Work task 1: Using the DevLift write-up below, decide whether each statement agrees with it: (a) DevLift's backend was deployed on Vercel. (b) DevLift was built by a team over about a week. (c) The GitHub API work involved scoring and selecting the most important files instead of reading the whole repo. Answer yes or no for each, quoting the deciding words.
Work task 2: Carry the DevLift write-up below forward, beginning right after its final sentence.

(Reading text begins)

## Inspiration

Every developer knows the feeling — you join a new codebase, clone the repo, and suddenly you're staring at 400 files with no idea where to start. You spend days reading code you don't understand, interrupting senior developers with questions that should have been answered on day one, and feeling lost in a system everyone else seems to know inside out.

I've been there. That frustration is what inspired DevLift a tool that turns days of confusion into minutes of clarity. ## What I Learned

  • Prompt engineering at scale — getting an LLM to return consistent structured JSON across wildly different codebases required careful design and robust fallback parsing
  • GitHub API internals — how to intelligently score and select the most important files from a repo rather than blindly reading everything
  • AI reliability in production — why you always need a fallback provider; watsonx failing silently will break your whole app without one
  • Full stack deployment — wiring a FastAPI backend on Render to a Next.js frontend on Vercel and keeping environment variables in sync across both

## How I Built It

DevLift was built in roughly 24 hours as a solo project.

(Reading text ends)
(Data segment begins)

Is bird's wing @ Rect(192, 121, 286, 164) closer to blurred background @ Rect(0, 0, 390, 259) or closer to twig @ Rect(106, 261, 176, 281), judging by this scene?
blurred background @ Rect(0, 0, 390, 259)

(Data segment ends)

Task response 1:
(a) No. "wiring a FastAPI backend on Render to a Next.js frontend on Vercel"
(b) No. "DevLift was built in roughly 24 hours as a solo project."
(c) Yes. "how to intelligently score and select the most important files from a repo rather than blindly reading everything"

Task response 2:
Backend

  1. A GitHub fetcher that pulls the full file tree and scores files by importance — README, entry points, and config files rank highest
  2. A prompt builder that assembles the top files into a structured context window
  3. An IBM watsonx.ai client that sends the prompt to Meta Llama 3.3 70B and parses the response into six kit sections
  4. A Groq fallback so the app stays live if watsonx has an outage
  5. A Contribution Readiness Score engine that grades repos across five dimensions

## Challenges I Faced

Getting consistent JSON from an LLM across any codebase

Different repos produce wildly different model outputs — some with markdown fences, some with trailing text, some with partial JSON. I built a two-pass parser that strips fences, finds the first {, and uses raw_decode to extract exactly one valid JSON object regardless of what follows.

Selecting the right files without blowing the context window

Large repos have thousands of files. Reading everything would exceed the context limit and slow responses significantly. I built a file scoring algorithm that ranks files by type, depth, and name patterns — the top 12 files give the model enough signal without overwhelming it.

Render defaulting to Python 3.14

Render's default Python at the time was 3.14, which had no pre-built wheel for pydantic-core. Rust compilation failed on Render's read-only filesystem. The fix was pinning PYTHON_VERSION=3.11.0 as an environment variable — non-obvious and cost several failed deploys to figure out.

Building solo under time pressure

The discipline was to ship the core loop first — URL in, kit out — and only layer features on top once that was solid. Discover Repos, the Readiness Score, and the export button all came after the core worked end to end.